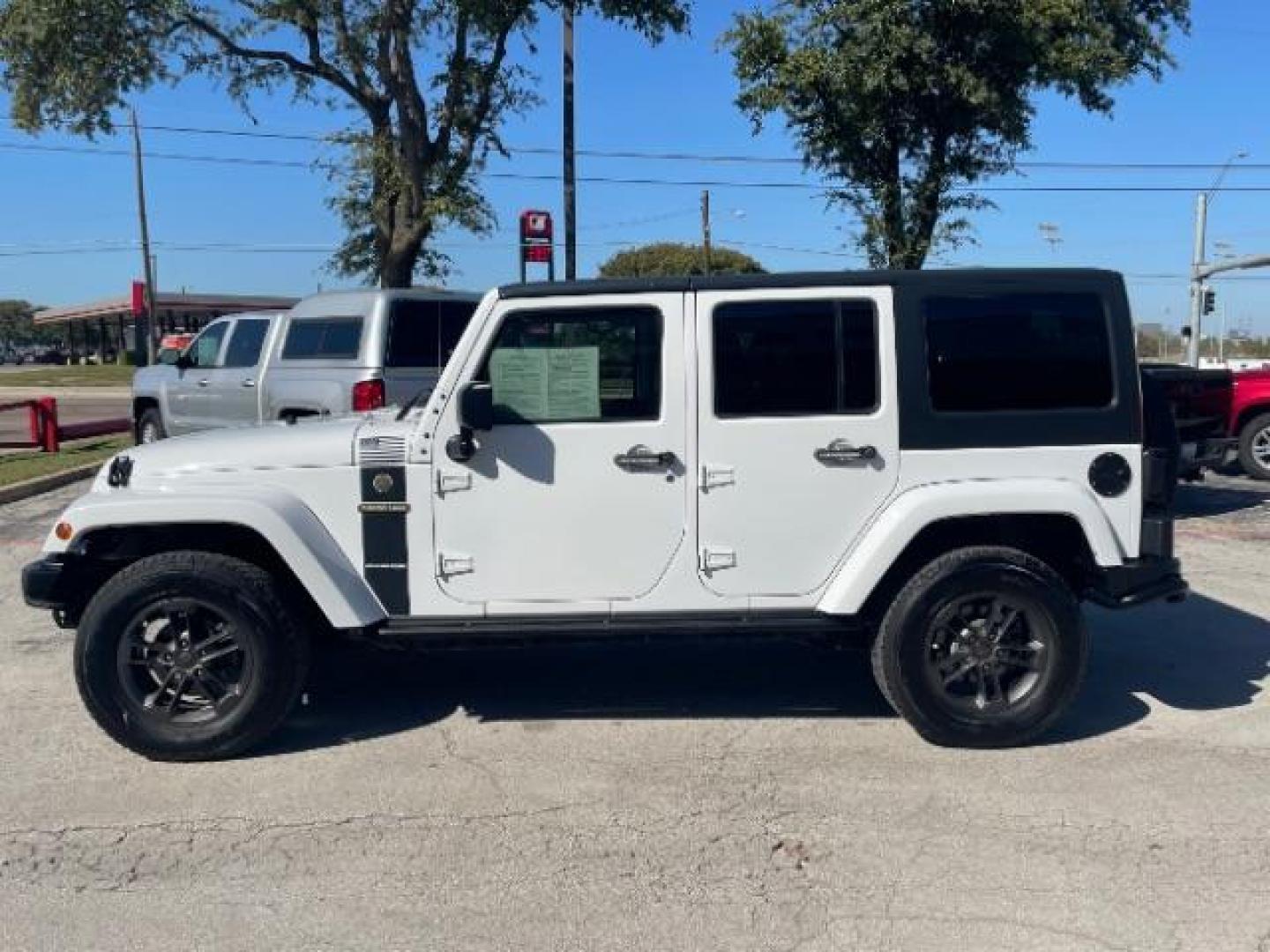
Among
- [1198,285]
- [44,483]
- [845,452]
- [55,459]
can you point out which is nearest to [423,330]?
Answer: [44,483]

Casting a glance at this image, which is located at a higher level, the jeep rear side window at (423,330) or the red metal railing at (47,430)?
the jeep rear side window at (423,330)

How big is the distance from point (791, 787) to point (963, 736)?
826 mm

#####

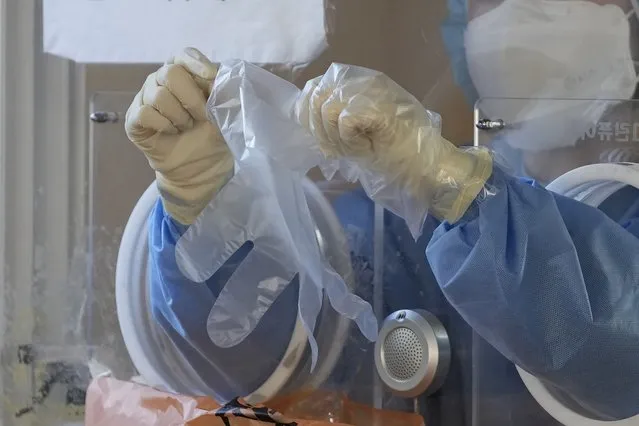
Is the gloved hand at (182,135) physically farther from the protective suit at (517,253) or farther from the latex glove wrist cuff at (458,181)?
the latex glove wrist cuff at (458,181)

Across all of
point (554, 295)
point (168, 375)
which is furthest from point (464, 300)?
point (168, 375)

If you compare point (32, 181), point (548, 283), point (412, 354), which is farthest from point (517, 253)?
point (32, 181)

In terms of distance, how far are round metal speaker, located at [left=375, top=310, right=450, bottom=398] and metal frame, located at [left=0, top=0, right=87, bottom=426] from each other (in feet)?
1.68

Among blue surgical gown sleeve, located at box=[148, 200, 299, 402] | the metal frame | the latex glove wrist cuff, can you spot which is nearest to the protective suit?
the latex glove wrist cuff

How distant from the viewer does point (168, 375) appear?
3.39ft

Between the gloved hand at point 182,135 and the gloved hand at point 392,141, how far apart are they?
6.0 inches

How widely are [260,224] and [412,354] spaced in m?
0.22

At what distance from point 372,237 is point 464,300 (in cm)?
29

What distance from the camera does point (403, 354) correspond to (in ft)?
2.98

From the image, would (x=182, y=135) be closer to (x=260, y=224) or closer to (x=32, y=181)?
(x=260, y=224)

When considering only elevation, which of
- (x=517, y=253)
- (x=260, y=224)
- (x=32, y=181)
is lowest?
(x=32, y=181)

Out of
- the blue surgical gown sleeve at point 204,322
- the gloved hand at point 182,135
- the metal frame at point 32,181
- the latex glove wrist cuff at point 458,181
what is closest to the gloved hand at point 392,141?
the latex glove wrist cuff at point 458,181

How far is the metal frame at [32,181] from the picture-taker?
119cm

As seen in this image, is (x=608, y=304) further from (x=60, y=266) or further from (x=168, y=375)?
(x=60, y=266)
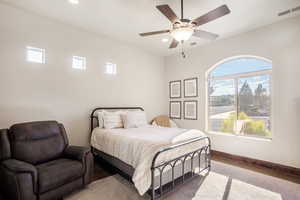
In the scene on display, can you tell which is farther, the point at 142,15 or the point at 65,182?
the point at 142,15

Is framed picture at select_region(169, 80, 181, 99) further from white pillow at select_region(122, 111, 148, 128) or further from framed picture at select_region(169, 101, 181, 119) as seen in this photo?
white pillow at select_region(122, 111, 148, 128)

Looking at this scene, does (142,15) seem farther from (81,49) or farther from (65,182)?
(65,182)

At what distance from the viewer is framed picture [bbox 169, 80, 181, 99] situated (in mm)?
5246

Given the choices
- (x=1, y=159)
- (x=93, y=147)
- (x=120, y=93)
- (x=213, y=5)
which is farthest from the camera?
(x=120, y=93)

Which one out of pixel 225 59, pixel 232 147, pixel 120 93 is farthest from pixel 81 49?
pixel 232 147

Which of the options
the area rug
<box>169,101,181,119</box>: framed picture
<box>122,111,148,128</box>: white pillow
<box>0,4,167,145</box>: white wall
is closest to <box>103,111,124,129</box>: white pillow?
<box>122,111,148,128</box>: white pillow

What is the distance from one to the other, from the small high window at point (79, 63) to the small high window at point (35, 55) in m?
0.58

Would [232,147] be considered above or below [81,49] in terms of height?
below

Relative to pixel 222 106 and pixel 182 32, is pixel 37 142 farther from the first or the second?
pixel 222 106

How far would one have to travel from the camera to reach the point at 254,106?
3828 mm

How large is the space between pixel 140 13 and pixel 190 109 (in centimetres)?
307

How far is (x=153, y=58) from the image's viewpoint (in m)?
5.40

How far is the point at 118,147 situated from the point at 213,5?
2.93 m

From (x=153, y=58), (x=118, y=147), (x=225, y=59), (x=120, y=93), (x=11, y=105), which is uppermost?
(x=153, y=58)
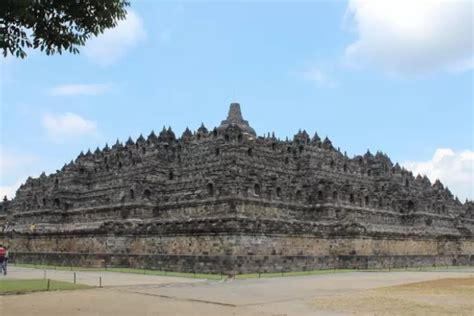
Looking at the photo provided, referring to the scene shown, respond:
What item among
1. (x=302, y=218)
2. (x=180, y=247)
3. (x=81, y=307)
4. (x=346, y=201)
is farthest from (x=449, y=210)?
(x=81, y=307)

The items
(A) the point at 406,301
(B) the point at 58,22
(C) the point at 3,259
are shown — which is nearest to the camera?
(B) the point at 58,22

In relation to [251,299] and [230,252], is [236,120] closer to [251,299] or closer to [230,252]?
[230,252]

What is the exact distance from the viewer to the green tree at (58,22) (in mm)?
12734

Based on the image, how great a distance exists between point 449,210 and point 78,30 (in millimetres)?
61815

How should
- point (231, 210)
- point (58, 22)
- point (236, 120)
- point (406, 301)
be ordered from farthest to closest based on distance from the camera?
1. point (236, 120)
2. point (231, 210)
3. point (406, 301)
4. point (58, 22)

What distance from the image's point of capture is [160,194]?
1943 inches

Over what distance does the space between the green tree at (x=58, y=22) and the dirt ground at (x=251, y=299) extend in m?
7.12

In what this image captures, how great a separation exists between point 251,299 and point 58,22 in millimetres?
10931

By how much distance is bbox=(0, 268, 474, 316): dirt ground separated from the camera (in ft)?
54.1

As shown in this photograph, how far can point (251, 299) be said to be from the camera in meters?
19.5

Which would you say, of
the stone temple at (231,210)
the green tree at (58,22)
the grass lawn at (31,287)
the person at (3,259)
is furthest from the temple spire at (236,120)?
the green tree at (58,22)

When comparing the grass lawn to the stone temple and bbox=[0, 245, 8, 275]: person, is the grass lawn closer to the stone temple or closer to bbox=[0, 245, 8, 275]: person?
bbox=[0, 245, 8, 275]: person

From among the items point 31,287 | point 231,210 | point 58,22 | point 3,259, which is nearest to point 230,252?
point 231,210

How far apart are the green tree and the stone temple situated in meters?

#####

> **Do this**
Copy out every line in the two blocks above that contains the word "farther".

> **Response to the task**
Is the gloved hand at (182,135) physically farther from the protective suit at (517,253) or farther from the latex glove wrist cuff at (458,181)?
In the scene on display, can you tell which is farther, the point at 142,15 or the point at 65,182?
Looking at this scene, does (142,15) seem farther from (81,49) or farther from (65,182)?
Relative to pixel 222 106 and pixel 182 32, is pixel 37 142 farther from the first or the second?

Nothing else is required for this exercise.